-- Document extract --
=====

Implemented Algorithms

Policy-based RL Algorithms

Directory	Reference Paper	Note
`reinforce`	Policy Gradient Methods for RL	*
`reinforce_baseline`	Policy Gradient Methods for RL	*
`actor_critic`	Actor-Critic Algorithms	*
`a2c`	Asynchronous Methods for Deep Reinforcement Learning \| synchronous, deterministic variant of A3C	P
`sac`	Soft Actor-Critic: Off-Policy Maximum Entropy Deep Reinforcement Learning \| Soft Actor-Critic for Discrete Action Settings	P *
`ppo`	Proximal Policy Optimization Algorithms	P
`ppo_icm`	Curiosity-driven Exploration by Self-supervised Prediction	P
`ppo_rnd`	Exploration by Random Network Distillation	P
`impala`	IMPALA: Scalable Distributed Deep-RL with Importance Weighted Actor-Learner Architectures	P

Value-based RL Algorithms

Directory	Reference Paper	Note
`dqn`	Human Level Control Through Deep Reinforcement Learning
`double_dqn`	Deep Reinforcement Learning with Double Q-learning
`prioritized_dqn`	Prioritized Experience Replay
`drqn`	Deep Recurrent Q-Learning for Partially Observable MDPs	*
`r2d2`	Recurrent Experience Replay in Distributed Reinforcement Learning	P
`ngu`	Never Give Up: Learning Directed Exploration Strategies	P *
`agent57`	Agent57: Outperforming the Atari Human Benchmark	P *

Distributional Q Learning Algorithms

Directory	Reference Paper	Note
`c51_dqn`	A Distributional Perspective on Reinforcement Learning
`rainbow`	Rainbow: Combining Improvements in Deep Reinforcement Learning
`qr_dqn`	Distributional Reinforcement Learning with Quantile Regression
`iqn`	Implicit Quantile Networks for Distributional Reinforcement Learning

Notes:

P means support distributed training with multiple actors and a single learner running in parallel (only supports running on a single machine).
* means only tested on Atari Pong or Breakout.

Code Structure

deep_rl_zoo directory contains all the source code for different algorithms:
- each directory contains a algorithm, more specifically:
  - agent.py module contains an agent class that includes reset(), step() methods, for agent that supports distributed training, we have Actor and Learner classes for the specific agent.

=====

Collected data
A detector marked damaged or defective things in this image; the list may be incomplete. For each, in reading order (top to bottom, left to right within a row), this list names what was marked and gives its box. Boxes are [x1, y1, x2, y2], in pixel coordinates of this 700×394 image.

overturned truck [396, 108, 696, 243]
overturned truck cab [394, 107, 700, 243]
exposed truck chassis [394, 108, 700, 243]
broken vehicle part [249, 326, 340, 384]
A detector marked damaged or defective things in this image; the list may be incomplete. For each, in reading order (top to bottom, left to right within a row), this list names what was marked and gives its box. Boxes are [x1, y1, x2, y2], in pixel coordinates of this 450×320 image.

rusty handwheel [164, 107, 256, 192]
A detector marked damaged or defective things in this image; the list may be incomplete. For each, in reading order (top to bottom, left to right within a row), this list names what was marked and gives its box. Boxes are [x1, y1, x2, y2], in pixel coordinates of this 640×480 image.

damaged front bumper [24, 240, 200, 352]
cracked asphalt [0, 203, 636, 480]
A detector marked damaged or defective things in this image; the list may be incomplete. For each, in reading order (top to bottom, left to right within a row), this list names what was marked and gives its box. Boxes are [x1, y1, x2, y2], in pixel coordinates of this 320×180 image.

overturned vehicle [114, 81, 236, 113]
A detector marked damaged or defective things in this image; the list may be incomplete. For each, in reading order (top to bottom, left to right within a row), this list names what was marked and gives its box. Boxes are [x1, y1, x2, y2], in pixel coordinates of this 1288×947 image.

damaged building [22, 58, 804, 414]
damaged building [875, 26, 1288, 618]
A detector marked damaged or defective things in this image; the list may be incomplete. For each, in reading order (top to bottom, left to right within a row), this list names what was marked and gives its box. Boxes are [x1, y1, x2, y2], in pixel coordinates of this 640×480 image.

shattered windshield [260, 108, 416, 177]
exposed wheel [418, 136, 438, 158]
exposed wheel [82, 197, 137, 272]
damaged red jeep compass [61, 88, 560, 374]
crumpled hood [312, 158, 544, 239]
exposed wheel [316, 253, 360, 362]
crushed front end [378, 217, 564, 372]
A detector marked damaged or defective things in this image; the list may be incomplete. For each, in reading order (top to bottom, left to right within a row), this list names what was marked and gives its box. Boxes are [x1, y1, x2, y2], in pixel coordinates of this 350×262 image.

=====

-- Assignment 1 --
Translate this sentence from the algorithm list into Spanish: "* means only tested on Atari Pong or Breakout."
-- Assignment 2 --
Do these statements agree with the algorithm list? Answer yes or no for each and quote the deciding words.
(a) Algorithms marked P can run distributed training across several machines.
(b) The reference paper for `double_dqn` is "Deep Reinforcement Learning with Double Q-learning."
(c) The agent.py module holds an agent class with reset() and step() methods.
-- Assignment 3 --
Please extract the passage of the algorithm list from "P means support" to "Pong or Breakout.", keeping every word unchanged.
Work from the algorithm list alone.

-- Answer area 1 --
* significa que solo se ha probado en Atari Pong o Breakout.

-- Answer area 2 --
(a) No: "only supports running on a single machine"
(b) Yes: "`double_dqn`	Deep Reinforcement Learning with Double Q-learning"
(c) Yes: "agent.py module contains an agent class that includes reset(), step() methods"

-- Answer area 3 --
P means support distributed training with multiple actors and a single learner running in parallel (only supports running on a single machine).
* means only tested on Atari Pong or Breakout.